Human epidermal growth factor receptor 2 (HER2)–positive breast cancer is generally associated with high levels of tumor infiltrating lymphocytes (TILs), and tumors with high levels of TILs have better outcomes on HER2-targeted therapy and chemotherapy. While resistance to trastuzumab is associated with poor immune responses, preclinical data indicate that trastuzumab resistance can be overcome by adding immune checkpoint blockades to anti-HER2 therapy.

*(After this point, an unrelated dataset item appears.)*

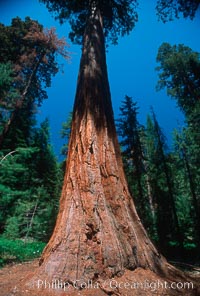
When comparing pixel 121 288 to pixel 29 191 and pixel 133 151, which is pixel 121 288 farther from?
pixel 133 151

At the 2017 San Antonio Breast Cancer Symposium (SABCS), Sherene Loi, MD, PhD (Peter MacCallum Cancer Center, Melbourne, Australia), presented results from the phase Ib/II PANACEA study, which evaluated the combination of pembrolizumab and trastuzumab in 58 patients with HER2-positive metastatic breast cancer who had progressed on a prior trastuzumab-based therapy. In the phase Ib dose escalation portion of the trial, no dose-limiting toxicities were observed and a final dose of 200 mg pembrolizumab every three weeks in combination with standard dose trastuzumab was selected for further investigation.
The phase II portion of the study examined the safety and efficacy of the pembrolizumab plus trastuzumab combination in patients who were either PD-L1-positive (n = 40) or PD-L1–negative (n = 12). In the PD-L1–positive cohort, the immunotherapy combination resulted in an objective response rate (ORR) of 15.2% and a disease control rate (DCR) of 24%. Median duration of disease control was 11.1 months. In a subgroup of PD-L1–positive patients with 5% or more tumor-infiltrating lymphocytes (TILs) in the metastatic lesion, ORR was 39% and DCR was 47%. Patients who were PD-L1–negative did not respond to treatment.
The pembrolizumab/trastuzumab combination was well-tolerated, with mostly grade 1/2 adverse events (AEs). The most common AE was fatigue (21%). The most common immune-related AEs of any grade were thyroid dysfunction (6.9%) and pneumonitis (any grade, 6.9%, grade ≥3, 3.4%).
In her conclusions, Dr Loi highlighted metastatic HER2+ breast cancer in heavily pretreated patients is poorly immunogenic. Therefore, future directions of immunotherapy in metastatic HER2+ breast cancer should focus on combinations with effective anti-HER2 therapy, particularly in patients with low TIL metastases.